→ SELECTED EXCERPT:
1967 airliner bombing

Cyprus Airways Flight 284 was a de Havilland Comet that exploded during a flight to Nicosia International Airport on 12 October 1967 after a bomb was detonated in the cabin. The airliner crashed in the Mediterranean Sea and all 66 passengers and crew members on board were killed.

==Aircraft==
The aircraft was a de Havilland DH.106 Comet 4B, registration G-ARCO, the 49th Comet 4 built. It had been owned and operated by British European Airways (BEA) since it was built in 1961.

==Flight==
BEA was a shareholder in Cyprus Airways, and the two airlines had an agreement for all of Cyprus Airways' jet services to be operated by BEA Comets. The night before the crash, the aircraft departed from London Heathrow Airport to Ellinikon International Airport in Athens, Greece, arriving just after 3:00 a.m. local time (1:00 a.m. UTC) on 12 October. At about 4:30 a.m., the aircraft departed Athens on the regular Cyprus Airways flight to Nicosia with 59 passengers and a crew of seven on board.

About 45 minutes into the flight, control of the aircraft was transferred from air traffic controllers (ATC) at Athens to their counterparts in Nicosia. The crew contacted Nicosia's controllers by radio, but when ATC replied, no response was received from the aircraft.

As Flight 284 was flying toward Cyprus at approximately 29000 ft, the aircraft exploded about 100 mi southeast of the Greek island of Rhodes and about 22 mi south of the Turkish coastal town of Demre.

The flight was scheduled to proceed to Cairo after stopping in Nicosia. Eight passengers were booked on a Middle East Airlines flight the next day.

==Aftermath and investigation==

===Recovery of remains and wreckage===
Within a day of the crash, 51 bodies were recovered from the sea. Contrary to initial reports, none were wearing life jackets. Some were wearing wristwatches that had stopped at 5:25. Investigators concluded that the aircraft had suffered some form of damage during the initial radio call to Nicosia ATC at about 5:15 a.m. and had disintegrated in flight about eight minutes later. They estimated the aircraft's wreckage to be scattered on the seabed over an area of about 35 sqmi at a depth of 9,000–10,000 ft below the surface.

After a drop tank was recovered from the sea, investigators hypothesised that the aircraft crashed following a mid-air collision with a military aircraft. However, searchers also found a cushion from one of the Comet's passenger seats floating on the surface of the sea, which was found to contain evidence of a military-grade plastic explosive. The mid-air collision theory was discarded and no attempt was undertaken to retrieve any submerged wreckage.

The seat cushion and other objects from the cabin were analysed by experts in forensic explosives at the UK's Royal Armament Research and Development Establishment, the first time that the institution performed such an analysis.

The most common theory is that the explosion was a result of an attempted assassination of EOKA leader and at the time, Supreme head of the defense of Cyprus, General Georgios Grivas. The British Home Office however has refused to declassify the findings of the investigation until 2067 which has in turn, increased peoples suspicions about the events of the bombing. In 2023 however, Metropolitan Police admitted that there were lapses and flaws in their investigation and further stated that there were also political implications which could have harmed relations between Cyprus and the United Kingdom.

==Memorial==
A service of commemoration was held on 12 October 2022, the 55th anniversary of the crash. With permission from British Airways, a plaque to honour the victims was erected at the Garden of Remembrance at St George's Interdenominational Chapel, Heathrow Airport.

→ EXERCISE DESCRIPTION: List every airline named in the 1967 airliner bombing text.

→ Stored data:

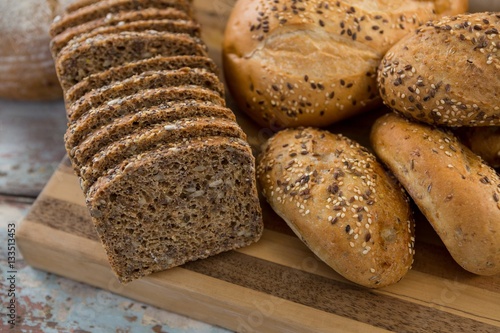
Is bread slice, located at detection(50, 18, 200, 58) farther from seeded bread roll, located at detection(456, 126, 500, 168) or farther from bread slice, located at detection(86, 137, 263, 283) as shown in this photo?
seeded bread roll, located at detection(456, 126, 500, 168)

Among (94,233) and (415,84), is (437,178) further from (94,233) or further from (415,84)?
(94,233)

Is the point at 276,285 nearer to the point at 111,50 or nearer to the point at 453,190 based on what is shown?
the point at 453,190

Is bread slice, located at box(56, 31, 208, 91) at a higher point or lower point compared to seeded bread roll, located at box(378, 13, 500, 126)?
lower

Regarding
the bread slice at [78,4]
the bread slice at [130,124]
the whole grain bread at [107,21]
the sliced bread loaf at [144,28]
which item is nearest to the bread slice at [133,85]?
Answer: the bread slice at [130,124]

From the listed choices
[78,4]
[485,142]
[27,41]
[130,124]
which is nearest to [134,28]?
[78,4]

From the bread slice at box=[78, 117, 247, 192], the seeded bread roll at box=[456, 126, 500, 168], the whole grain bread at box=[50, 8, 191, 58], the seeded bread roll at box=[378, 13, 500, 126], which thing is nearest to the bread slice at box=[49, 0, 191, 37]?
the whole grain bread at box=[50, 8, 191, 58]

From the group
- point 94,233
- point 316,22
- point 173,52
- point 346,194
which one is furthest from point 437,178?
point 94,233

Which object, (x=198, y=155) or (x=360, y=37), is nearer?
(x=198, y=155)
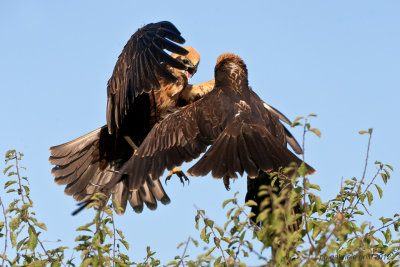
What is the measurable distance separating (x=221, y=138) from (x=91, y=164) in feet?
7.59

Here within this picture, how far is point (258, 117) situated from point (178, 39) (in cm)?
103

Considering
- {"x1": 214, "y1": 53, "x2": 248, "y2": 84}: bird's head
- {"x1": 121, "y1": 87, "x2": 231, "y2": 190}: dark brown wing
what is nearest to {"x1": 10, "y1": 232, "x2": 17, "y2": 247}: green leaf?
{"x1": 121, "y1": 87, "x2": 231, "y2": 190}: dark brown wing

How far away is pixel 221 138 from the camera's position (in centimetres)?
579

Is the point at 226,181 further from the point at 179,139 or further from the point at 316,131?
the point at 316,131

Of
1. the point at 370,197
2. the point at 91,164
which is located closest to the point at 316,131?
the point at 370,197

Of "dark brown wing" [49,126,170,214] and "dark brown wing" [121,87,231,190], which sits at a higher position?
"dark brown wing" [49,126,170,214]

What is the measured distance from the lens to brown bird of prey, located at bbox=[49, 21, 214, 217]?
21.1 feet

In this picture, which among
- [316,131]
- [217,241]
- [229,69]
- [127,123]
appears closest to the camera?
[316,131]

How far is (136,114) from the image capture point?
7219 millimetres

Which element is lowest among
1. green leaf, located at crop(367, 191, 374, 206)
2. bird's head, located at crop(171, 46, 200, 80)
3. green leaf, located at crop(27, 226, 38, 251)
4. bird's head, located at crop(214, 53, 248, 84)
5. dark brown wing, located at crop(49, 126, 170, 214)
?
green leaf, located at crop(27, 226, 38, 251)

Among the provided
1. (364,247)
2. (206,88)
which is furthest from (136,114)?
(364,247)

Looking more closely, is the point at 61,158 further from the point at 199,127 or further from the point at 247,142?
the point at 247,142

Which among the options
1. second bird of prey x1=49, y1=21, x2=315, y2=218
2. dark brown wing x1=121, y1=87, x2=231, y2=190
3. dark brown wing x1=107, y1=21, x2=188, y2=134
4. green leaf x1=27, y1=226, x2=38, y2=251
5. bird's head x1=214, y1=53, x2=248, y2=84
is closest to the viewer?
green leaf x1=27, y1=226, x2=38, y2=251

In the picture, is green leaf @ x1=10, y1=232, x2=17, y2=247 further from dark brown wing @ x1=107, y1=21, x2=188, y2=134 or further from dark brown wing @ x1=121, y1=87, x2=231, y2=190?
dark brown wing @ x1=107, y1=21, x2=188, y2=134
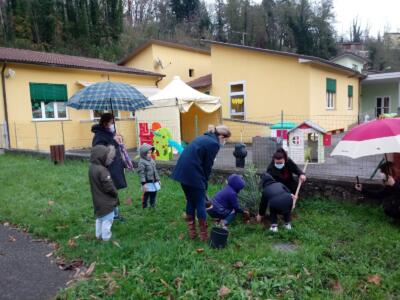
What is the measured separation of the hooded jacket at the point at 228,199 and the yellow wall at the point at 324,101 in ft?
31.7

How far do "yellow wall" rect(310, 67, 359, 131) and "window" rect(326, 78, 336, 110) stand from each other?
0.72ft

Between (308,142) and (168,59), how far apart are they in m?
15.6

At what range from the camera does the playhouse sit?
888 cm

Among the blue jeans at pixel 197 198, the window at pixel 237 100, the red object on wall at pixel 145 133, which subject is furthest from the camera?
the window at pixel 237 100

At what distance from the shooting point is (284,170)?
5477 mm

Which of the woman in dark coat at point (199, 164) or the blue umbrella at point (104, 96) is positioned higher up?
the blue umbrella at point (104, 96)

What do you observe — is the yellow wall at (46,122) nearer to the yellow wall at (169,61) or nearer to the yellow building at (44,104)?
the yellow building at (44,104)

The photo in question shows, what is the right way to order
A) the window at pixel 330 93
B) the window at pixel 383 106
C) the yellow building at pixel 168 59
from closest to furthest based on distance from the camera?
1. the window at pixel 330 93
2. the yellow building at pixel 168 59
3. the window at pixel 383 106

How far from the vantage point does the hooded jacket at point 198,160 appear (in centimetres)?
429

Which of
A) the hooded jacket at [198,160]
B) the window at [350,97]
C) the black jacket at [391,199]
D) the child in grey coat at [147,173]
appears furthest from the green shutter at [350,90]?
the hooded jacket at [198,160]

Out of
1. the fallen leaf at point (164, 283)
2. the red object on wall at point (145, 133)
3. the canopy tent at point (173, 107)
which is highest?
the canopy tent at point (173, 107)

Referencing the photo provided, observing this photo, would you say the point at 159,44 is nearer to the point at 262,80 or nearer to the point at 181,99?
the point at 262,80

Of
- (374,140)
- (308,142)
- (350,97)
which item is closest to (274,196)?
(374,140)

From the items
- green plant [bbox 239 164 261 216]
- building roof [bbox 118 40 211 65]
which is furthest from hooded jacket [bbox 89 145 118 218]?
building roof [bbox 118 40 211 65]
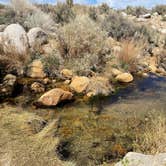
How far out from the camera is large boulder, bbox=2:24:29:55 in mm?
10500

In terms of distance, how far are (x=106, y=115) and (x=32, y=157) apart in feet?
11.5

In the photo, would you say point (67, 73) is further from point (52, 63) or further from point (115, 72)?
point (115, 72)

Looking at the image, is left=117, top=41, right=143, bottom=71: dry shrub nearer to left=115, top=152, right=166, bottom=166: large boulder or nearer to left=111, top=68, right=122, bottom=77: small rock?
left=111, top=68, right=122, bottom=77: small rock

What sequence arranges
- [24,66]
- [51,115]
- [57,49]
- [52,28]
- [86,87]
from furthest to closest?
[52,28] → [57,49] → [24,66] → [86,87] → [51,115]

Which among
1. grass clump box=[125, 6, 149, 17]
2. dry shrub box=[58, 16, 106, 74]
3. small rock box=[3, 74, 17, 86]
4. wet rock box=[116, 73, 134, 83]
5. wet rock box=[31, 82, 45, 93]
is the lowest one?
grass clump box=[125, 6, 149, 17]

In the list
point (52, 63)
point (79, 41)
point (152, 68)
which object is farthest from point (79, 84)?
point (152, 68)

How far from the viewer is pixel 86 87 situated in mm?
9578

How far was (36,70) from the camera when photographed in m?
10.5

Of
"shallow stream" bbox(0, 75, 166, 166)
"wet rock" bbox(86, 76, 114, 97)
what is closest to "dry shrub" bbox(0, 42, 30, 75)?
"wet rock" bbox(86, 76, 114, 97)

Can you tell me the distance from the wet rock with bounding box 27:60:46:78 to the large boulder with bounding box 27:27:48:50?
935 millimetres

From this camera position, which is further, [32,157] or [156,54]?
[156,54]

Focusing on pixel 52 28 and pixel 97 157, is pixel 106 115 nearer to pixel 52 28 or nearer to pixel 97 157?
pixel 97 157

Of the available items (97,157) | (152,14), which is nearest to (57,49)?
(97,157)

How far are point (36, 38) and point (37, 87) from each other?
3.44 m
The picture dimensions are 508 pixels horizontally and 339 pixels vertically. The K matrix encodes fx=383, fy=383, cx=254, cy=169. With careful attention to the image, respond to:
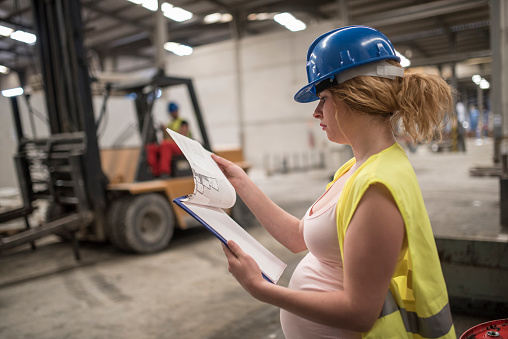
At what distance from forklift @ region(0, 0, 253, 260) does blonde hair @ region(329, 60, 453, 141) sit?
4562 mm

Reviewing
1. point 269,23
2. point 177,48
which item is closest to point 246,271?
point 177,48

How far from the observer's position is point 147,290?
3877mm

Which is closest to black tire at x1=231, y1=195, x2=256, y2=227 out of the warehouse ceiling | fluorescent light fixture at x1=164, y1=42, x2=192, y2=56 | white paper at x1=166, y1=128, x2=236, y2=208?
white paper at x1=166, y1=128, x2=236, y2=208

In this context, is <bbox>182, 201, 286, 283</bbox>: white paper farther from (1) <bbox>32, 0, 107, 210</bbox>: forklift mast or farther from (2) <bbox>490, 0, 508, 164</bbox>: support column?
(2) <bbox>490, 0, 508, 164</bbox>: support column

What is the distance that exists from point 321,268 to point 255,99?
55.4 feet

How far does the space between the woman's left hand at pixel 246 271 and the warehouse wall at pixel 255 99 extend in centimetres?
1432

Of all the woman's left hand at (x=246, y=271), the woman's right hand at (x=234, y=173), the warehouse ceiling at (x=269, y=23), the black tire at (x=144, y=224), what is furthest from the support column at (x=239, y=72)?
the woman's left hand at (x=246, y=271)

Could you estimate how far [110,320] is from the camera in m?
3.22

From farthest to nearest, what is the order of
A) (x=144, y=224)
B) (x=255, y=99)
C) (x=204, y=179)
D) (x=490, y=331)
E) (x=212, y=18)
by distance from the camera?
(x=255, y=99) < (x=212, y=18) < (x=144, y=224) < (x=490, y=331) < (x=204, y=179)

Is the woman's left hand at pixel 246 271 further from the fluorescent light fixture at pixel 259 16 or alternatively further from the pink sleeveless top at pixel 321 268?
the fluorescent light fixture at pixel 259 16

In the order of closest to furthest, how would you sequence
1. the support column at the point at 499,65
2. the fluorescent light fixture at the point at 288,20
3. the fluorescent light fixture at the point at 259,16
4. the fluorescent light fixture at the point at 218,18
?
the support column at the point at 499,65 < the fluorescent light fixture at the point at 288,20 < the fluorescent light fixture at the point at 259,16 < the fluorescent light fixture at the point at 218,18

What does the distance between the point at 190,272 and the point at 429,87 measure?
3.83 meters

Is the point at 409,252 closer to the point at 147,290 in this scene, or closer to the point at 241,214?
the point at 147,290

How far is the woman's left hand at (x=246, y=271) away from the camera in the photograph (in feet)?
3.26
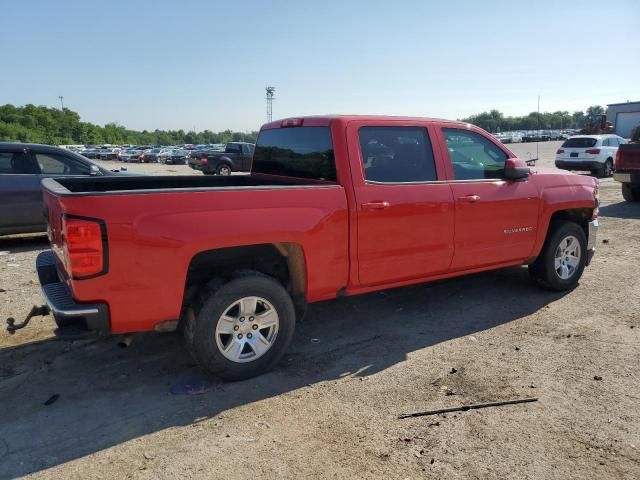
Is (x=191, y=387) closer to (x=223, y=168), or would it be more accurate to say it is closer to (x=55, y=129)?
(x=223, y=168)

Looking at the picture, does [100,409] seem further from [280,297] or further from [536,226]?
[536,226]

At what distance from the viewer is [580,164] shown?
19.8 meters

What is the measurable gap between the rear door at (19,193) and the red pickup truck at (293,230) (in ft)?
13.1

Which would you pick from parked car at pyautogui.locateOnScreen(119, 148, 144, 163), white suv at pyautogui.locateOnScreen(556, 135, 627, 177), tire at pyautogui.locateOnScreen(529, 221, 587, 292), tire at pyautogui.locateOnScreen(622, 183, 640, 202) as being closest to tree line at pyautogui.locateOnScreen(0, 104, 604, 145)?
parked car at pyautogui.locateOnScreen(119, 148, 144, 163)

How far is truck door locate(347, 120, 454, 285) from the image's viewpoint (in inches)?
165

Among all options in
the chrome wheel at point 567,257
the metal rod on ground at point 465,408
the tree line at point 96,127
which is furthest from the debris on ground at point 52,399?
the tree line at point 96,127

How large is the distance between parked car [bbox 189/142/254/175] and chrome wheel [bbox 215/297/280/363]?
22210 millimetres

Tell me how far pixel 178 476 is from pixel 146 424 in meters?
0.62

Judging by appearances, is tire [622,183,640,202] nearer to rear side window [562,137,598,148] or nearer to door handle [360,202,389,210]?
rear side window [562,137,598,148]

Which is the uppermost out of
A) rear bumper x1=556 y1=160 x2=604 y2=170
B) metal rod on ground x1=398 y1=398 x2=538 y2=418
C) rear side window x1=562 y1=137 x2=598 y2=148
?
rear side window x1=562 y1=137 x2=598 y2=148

→ RESPONSE AREA: Cyprus Airways, British European Airways (BEA), Middle East Airlines, British Airways